You may have heard of some TV commercials that talk of some of these scouts who earned this rank. I remember some of them well, people in our countries history that have nothing but the highest regards for the scouting program and its proud history. James Lovell and Neil Armstrong, Gerald Ford and even Steven Spielberg are all proud Eagle Scouts.

For once an Eagle Scout, always an Eagle Scout. You are a part of a great group of young men that has earned the badge and can be proud to wear it. Years later these men have attained greatness in their own way. Each learning and being taught in a group of young boys and men about things that would later serve them as a part of their growing up.

Even if a boy does not earn rank in scouts he will gain some benefits. Even if the only thing a boy does is come to the fun meetings and events and hangs out with some of the other scouts, some things will rub off.

He can’t avoid hearing about some of the things that are going on around him. And maybe, just maybe it will have some kind of effect. Maybe he will want to get more out of the program and earn the ranks like the other boys are. Maybe he will have some thing rub off and learn some things about becoming a man, or a citizen of this great country.

If you don’t think that Boy Scouts does not do a good turn or help others without thought of benefit to themselves just read about these boys that wanted to help.

Cub Scouts from Pack 677 in Gurnee, Ill., donated 16 cases of work gloves to the rescue and recovery efforts at the World Trade Center site. When the gloves arrived in New York, many contained a handwritten note of encouragement from the Cub Scouts to the workers.
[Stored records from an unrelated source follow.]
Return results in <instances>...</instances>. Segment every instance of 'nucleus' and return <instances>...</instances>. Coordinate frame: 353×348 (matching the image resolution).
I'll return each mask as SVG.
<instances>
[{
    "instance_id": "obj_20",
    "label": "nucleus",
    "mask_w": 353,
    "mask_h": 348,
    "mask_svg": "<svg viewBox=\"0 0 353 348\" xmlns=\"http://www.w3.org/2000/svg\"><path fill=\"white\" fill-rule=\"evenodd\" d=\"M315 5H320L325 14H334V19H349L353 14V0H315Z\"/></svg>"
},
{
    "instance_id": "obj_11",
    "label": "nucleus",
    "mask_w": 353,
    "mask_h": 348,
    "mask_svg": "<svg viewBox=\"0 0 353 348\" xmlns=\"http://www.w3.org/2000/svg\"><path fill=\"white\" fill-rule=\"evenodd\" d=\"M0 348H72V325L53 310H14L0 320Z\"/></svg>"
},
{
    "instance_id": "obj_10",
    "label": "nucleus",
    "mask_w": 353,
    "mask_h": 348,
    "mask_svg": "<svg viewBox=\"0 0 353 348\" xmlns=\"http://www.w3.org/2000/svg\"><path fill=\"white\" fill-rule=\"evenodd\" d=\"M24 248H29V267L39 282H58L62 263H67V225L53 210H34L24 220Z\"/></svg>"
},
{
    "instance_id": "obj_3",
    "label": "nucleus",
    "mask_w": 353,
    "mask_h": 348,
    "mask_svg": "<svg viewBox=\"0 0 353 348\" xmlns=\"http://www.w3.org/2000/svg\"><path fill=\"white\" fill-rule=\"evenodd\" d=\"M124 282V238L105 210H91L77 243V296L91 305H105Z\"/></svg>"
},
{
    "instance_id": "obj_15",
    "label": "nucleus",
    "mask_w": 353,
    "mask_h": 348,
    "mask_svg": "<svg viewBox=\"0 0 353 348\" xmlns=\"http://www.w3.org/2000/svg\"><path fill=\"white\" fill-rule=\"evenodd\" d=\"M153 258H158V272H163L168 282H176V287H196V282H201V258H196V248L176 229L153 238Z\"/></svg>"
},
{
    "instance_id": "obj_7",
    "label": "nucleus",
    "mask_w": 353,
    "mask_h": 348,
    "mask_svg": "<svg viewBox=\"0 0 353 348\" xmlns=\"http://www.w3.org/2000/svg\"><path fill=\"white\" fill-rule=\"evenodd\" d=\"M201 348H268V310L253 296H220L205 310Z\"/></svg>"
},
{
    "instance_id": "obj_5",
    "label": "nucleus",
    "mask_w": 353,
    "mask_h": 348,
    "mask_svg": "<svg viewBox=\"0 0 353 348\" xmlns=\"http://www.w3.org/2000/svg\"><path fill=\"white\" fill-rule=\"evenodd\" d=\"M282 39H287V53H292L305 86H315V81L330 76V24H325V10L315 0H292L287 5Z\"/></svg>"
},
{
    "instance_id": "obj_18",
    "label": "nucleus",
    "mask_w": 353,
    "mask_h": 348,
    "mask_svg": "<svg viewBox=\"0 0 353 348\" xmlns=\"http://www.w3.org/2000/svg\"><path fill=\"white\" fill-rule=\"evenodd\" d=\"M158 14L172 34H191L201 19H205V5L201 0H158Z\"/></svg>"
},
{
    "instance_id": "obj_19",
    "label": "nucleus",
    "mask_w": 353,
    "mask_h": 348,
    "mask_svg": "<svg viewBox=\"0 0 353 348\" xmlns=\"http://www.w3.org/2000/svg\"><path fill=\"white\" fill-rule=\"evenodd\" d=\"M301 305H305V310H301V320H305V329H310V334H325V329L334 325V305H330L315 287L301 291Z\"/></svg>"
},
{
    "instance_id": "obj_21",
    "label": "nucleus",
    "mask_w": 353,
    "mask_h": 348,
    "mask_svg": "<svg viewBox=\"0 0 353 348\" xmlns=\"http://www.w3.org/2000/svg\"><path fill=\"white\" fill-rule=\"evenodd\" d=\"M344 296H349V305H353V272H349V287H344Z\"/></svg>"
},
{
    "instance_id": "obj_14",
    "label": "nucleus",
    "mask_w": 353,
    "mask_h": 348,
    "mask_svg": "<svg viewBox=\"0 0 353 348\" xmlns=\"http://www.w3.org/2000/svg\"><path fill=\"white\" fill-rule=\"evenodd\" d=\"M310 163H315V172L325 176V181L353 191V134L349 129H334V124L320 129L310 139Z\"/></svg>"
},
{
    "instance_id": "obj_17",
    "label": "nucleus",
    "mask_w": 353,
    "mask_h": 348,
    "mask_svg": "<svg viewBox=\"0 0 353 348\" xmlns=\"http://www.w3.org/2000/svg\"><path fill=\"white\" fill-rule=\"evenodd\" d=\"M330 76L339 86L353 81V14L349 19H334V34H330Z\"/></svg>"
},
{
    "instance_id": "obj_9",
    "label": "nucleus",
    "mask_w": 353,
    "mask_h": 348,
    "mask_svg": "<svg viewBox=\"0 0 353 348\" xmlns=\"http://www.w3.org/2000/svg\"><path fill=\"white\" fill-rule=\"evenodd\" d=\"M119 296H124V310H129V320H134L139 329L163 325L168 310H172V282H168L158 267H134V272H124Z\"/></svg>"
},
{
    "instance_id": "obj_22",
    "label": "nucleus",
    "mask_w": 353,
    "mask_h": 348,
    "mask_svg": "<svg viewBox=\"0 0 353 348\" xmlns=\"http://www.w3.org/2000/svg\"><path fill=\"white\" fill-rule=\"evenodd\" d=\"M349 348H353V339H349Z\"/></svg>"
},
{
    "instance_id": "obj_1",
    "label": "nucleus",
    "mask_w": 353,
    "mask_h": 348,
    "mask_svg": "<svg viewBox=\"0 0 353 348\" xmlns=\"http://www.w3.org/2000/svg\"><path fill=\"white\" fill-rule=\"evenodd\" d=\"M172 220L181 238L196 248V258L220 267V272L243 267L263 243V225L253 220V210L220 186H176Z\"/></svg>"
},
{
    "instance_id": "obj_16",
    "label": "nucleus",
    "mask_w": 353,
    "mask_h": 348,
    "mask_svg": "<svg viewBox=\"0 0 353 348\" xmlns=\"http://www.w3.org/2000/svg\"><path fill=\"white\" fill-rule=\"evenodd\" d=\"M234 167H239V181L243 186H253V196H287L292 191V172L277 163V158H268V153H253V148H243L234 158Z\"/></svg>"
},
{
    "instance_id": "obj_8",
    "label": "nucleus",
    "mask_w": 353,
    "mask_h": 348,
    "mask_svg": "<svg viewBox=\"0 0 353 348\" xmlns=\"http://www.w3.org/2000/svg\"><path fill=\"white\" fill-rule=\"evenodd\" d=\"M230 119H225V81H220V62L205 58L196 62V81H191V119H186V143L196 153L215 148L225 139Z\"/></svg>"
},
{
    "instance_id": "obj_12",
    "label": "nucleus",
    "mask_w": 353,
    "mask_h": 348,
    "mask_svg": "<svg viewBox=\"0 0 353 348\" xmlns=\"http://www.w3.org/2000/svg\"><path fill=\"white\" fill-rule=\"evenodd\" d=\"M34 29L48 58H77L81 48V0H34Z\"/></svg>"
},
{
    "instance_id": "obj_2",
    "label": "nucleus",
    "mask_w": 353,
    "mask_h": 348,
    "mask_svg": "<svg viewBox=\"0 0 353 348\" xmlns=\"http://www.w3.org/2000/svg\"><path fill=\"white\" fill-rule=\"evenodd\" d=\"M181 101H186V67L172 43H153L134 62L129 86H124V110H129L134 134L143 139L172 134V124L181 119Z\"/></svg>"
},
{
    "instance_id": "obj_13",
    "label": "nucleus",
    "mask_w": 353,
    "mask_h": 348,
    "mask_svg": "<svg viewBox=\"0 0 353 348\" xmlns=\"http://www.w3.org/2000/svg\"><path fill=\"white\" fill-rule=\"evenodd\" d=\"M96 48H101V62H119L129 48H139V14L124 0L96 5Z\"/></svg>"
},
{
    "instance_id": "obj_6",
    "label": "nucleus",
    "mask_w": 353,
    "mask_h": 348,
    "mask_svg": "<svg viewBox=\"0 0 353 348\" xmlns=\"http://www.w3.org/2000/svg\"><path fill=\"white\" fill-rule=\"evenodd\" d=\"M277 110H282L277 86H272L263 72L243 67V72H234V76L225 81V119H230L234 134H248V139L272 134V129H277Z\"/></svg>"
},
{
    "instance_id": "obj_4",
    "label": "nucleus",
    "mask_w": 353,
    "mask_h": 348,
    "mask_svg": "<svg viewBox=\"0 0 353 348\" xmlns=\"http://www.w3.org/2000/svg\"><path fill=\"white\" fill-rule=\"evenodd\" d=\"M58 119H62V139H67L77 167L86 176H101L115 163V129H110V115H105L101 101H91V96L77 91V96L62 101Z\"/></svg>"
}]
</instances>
Scouts across the country rallied at the news of the tragedy on that day. They started efforts to find out what could be done and did it. This is what scouting is all about. Helping others.

It is so much a part of what Lord Badin Powell wanted when he founded scouts that the scout slogan is Do A Good Turn Daily. The Boy Scouts have another saying that emphasizes the fact that a part of being a scout is to help others, the scout motto is Be Prepared.

This goes hand in hand with some of the things scouts learn. First aid, emergency preparedness, safety and life saving are just a few of the areas that scouts learn about being prepared to be able to help others in times of need.

Some of the best times I can remember growing up were in Boy Scouts. I had so much fun and learned so many different things. I know now some of the things that I learned but at the time I was just having fun.

There are the things that I have the badges for, of course, but then there are the other things that I find myself telling my boys about. And I find myself seeing that, they too are learning some of the same things I did.

Boy Scouts of America is not just some organization that goes camping, marches in parades or wears silly looking uniforms. They are a proud tradition that can help boys grow up to be men.

The Boy Scouts of America has as its objectives developing character, citizenship, and personal fitness in boys. This is a part of the program and is the main things that boys learn whether they now it or not.